## 提示文
··········

当審における訴訟費用は被告人両名の連帯負担とする。

理由

本件控訴の趣意は、被告人両名の弁護人諫山博、同坂本泰良連名の昭和三六年三月二三日付控訴趣意書(以下甲趣意書という)並びに同年同月二五日付控訴趣意書(以下乙趣意書という)および熊本地方検察庁検察官検事原田重隆作成福岡高等検察庁検事宿利精一提出の控訴趣意書記載のとおりであり、右検察官の控訴趣意に対する被告人両名の答弁は右両弁護人連名の答弁書記載のとおりであるからここにこれらを引用し、これらに対して当裁判所はつぎのとおり判断する。

一、弁護人らの甲趣意書第一点(一)(二)(三)(四)、第二点、第三点、乙趣意書第一点第二点について

しかしながら原判決の挙示引用する証拠を綜合すれば、原判決摘示の事実、ことに被告人両名は東三男と互いに意思を通じ、原判示の日時場所において原判示の経緯から、日本国有鉄道(以下国鉄という)職員である永村四郎の職務執行中同人に原判示の暴行を加え、よつて同人の公務の執行を妨害するとともに、同人に対し原判示の傷害を加えたことを認めることができる。

··········

## 記録一覧
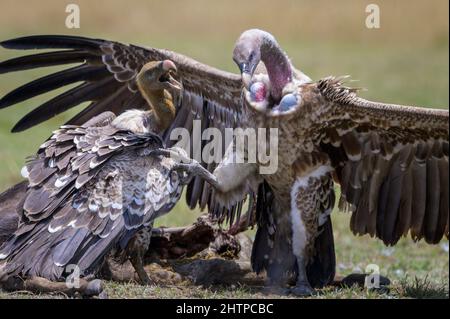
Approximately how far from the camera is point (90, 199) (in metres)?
7.37

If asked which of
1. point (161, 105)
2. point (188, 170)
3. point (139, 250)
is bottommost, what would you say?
point (139, 250)

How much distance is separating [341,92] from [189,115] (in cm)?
179

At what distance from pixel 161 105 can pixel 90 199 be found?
1.31 meters

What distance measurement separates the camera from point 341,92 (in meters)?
8.05

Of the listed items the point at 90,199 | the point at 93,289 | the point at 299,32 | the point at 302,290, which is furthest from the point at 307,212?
the point at 299,32

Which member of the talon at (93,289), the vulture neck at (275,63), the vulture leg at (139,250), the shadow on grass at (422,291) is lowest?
the shadow on grass at (422,291)

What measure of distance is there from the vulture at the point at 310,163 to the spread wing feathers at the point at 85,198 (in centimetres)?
44

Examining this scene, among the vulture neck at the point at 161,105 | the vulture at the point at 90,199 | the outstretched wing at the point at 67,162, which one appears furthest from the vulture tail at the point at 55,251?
the vulture neck at the point at 161,105

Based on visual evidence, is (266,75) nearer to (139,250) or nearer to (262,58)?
(262,58)

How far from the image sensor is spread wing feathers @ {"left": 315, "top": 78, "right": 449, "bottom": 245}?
8055 millimetres

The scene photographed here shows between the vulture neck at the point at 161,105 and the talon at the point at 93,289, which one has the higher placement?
the vulture neck at the point at 161,105

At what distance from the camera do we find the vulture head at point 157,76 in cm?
820

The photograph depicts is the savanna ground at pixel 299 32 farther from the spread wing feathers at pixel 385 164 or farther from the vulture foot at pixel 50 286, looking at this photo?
the vulture foot at pixel 50 286
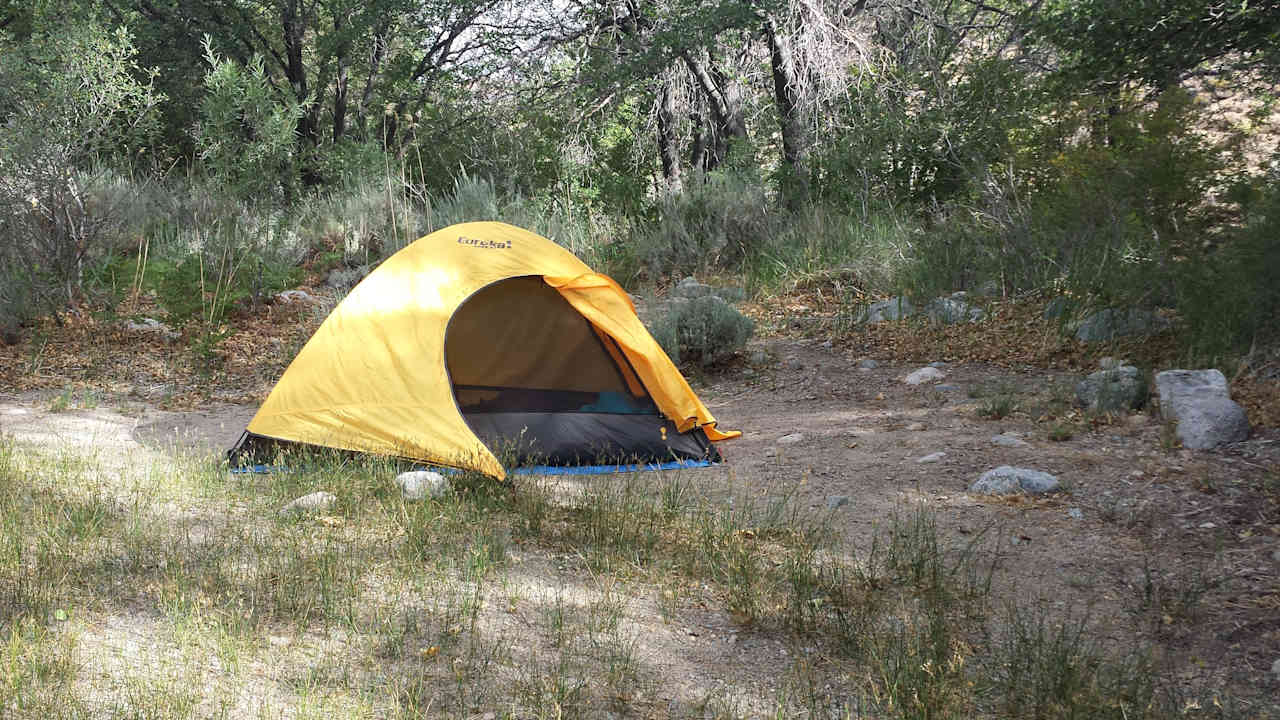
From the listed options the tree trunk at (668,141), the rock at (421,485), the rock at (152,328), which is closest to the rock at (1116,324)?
the rock at (421,485)

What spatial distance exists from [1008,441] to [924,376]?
1.76m

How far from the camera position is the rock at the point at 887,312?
8.29 m

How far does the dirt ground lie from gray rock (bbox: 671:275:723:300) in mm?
2511

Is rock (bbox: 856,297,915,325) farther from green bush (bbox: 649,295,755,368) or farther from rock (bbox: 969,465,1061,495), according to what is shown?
rock (bbox: 969,465,1061,495)

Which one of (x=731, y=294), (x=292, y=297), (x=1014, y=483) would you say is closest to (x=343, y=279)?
(x=292, y=297)

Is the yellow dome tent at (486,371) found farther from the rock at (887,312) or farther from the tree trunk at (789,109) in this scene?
the tree trunk at (789,109)

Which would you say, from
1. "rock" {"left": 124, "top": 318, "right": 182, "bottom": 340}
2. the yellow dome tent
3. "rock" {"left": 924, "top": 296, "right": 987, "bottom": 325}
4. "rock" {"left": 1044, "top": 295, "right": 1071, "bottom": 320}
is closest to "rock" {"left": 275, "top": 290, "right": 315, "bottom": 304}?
"rock" {"left": 124, "top": 318, "right": 182, "bottom": 340}

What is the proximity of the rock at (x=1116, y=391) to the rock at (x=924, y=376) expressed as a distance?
1300mm

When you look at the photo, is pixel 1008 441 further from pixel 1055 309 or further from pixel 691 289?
pixel 691 289

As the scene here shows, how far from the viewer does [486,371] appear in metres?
6.08

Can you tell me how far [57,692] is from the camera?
8.36 ft

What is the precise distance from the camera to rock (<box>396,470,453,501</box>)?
4.39 meters

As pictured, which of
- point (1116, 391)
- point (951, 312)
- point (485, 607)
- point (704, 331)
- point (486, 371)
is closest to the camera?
point (485, 607)

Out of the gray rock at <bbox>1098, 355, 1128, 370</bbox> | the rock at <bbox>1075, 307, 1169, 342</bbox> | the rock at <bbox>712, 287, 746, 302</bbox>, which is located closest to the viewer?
the gray rock at <bbox>1098, 355, 1128, 370</bbox>
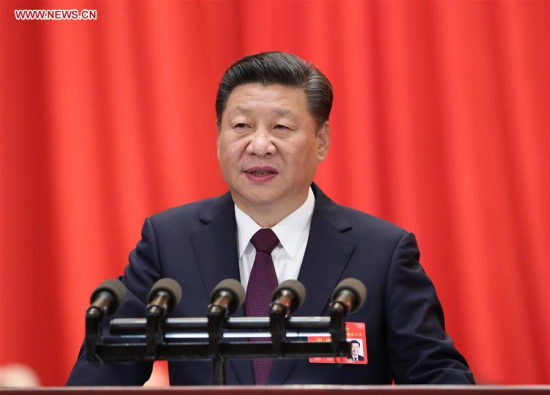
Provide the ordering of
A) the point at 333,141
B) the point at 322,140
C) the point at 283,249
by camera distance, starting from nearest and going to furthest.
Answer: the point at 283,249 < the point at 322,140 < the point at 333,141

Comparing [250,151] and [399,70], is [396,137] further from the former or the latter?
[250,151]

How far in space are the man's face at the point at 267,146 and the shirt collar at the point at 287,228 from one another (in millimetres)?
26

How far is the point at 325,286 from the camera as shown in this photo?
6.06 ft

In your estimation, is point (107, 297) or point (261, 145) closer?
point (107, 297)

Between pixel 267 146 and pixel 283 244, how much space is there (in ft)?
0.81

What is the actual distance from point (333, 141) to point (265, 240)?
0.86 metres

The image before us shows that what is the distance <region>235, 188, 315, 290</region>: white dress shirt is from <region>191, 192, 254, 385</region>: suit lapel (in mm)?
25

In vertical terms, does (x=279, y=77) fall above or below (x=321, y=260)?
above

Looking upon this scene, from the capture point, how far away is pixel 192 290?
73.5 inches

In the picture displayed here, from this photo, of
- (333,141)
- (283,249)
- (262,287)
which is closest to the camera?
(262,287)

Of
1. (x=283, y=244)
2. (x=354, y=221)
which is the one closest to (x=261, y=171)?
(x=283, y=244)

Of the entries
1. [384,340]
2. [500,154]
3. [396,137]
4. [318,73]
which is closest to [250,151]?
[318,73]

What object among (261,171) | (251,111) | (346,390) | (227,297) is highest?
(251,111)

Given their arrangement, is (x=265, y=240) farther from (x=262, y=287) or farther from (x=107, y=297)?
(x=107, y=297)
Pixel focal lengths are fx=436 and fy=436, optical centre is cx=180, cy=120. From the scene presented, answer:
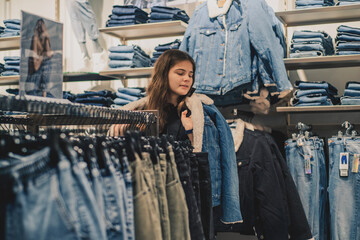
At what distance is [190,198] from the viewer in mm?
1396

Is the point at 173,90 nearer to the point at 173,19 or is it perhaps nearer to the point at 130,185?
the point at 173,19

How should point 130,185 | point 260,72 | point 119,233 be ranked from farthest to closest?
point 260,72, point 130,185, point 119,233

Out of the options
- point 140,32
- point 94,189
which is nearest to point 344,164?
point 140,32

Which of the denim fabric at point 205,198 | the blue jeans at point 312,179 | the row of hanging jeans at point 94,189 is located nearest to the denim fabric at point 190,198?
the row of hanging jeans at point 94,189

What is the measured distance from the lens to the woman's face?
268cm

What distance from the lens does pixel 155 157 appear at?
4.17ft

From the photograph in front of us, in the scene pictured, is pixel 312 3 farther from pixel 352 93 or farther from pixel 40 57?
pixel 40 57

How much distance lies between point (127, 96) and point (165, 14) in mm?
808

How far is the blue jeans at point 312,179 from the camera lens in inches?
124

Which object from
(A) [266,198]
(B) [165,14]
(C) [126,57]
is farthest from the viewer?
(C) [126,57]

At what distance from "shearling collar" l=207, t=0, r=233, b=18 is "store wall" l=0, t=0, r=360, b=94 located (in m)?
0.76

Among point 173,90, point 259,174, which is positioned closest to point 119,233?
point 173,90

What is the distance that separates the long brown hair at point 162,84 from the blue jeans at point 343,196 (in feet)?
4.15

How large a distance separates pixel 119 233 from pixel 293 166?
8.34ft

··········

## 課題
[1] 提示文について、次の問いに答えよ。
(a) 当審における訴訟費用は誰の負担とされているか。
(b) 乙趣意書の日付はいつか。
(c) 永村四郎はどの組織の職員か。
[2] 次の各記述が提示文の内容と一致するかを「はい」か「いいえ」で答え、判断の根拠となる箇所をそのまま引用せよ。
(a) 甲趣意書は二名の弁護人の連名による。
(b) 検察官の控訴趣意書は熊本地方検察庁の検事が提出した。
(c) 被告人両名は東三男と互いに意思を通じていたと認められている。

## 解答
[1]
(a) 被告人両名の連帯負担
(b) 昭和三六年三月二五日付
(c) 日本国有鉄道（国鉄）

[2]
(a) はい。「被告人両名の弁護人諫山博、同坂本泰良連名の昭和三六年三月二三日付控訴趣意書(以下甲趣意書という)」
(b) いいえ。「熊本地方検察庁検察官検事原田重隆作成福岡高等検察庁検事宿利精一提出の控訴趣意書」
(c) はい。「被告人両名は東三男と互いに意思を通じ」